### THE REQUEST
Return all the records below line for line without any changes, but omit the pictures.

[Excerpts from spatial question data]

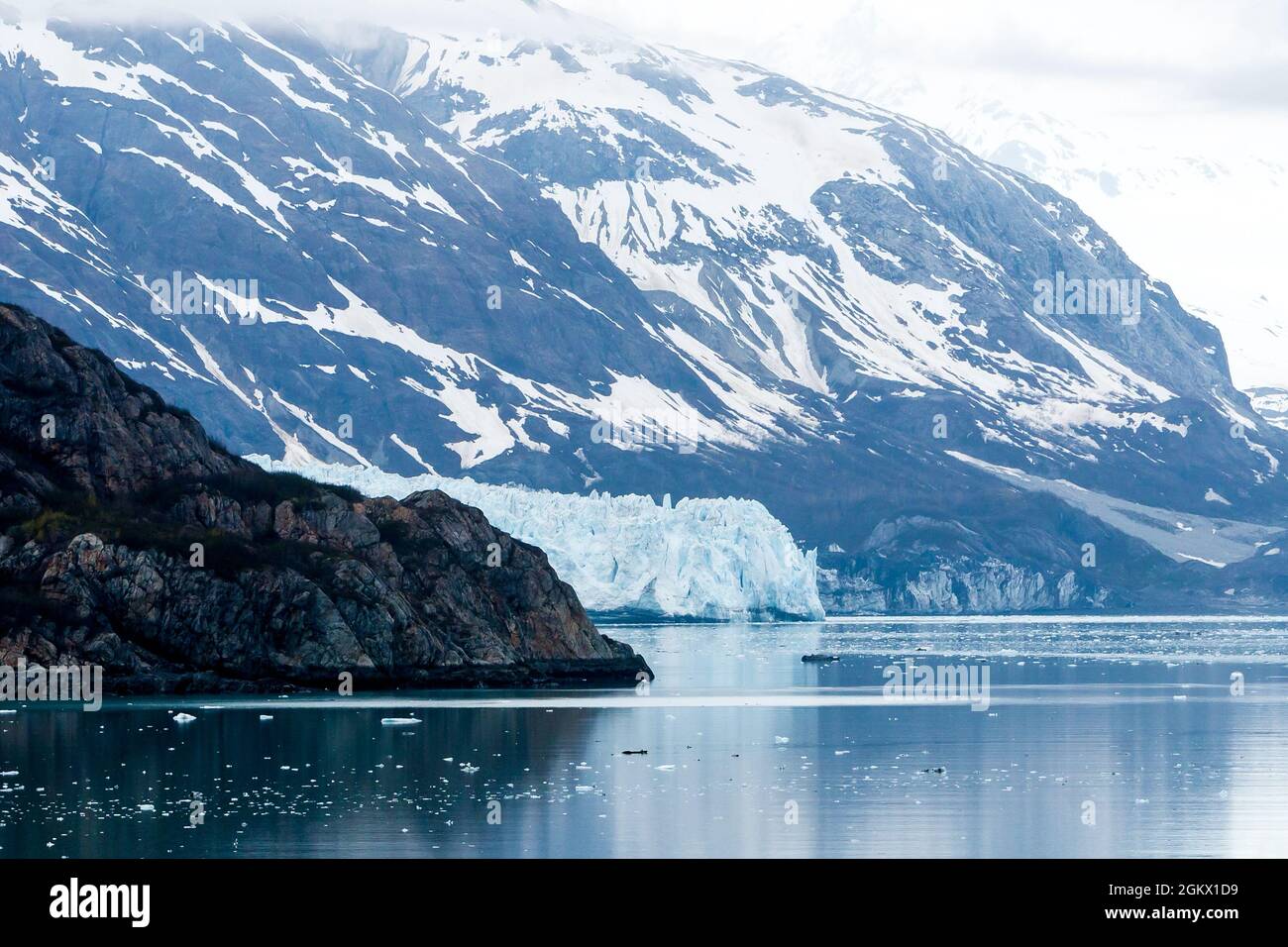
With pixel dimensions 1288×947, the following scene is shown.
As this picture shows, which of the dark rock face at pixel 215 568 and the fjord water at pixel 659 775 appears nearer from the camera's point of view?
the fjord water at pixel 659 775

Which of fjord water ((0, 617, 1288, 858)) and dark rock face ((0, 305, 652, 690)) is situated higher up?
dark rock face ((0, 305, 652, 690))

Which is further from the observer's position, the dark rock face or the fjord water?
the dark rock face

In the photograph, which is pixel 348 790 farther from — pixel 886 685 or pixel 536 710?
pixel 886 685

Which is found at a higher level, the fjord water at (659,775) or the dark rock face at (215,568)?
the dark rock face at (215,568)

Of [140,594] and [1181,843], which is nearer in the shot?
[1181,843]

### EXPECTED OUTPUT
With pixel dimensions 1288×947, the following scene is shown.
As this picture shows, which of the dark rock face at pixel 215 568 and the fjord water at pixel 659 775 appears nearer from the camera's point of view?
the fjord water at pixel 659 775

Which of fjord water ((0, 617, 1288, 858)) and dark rock face ((0, 305, 652, 690)) is situated higher up?
dark rock face ((0, 305, 652, 690))

Which is further from the observer's position, the dark rock face or the fjord water?
the dark rock face

In the photograph, which is pixel 348 790 farther from — pixel 886 685 or pixel 536 710?
pixel 886 685

Which is found at a higher level, the fjord water at (659,775) or the dark rock face at (215,568)?
the dark rock face at (215,568)

Of [140,594] and [1181,843], which is nearer in the shot?
[1181,843]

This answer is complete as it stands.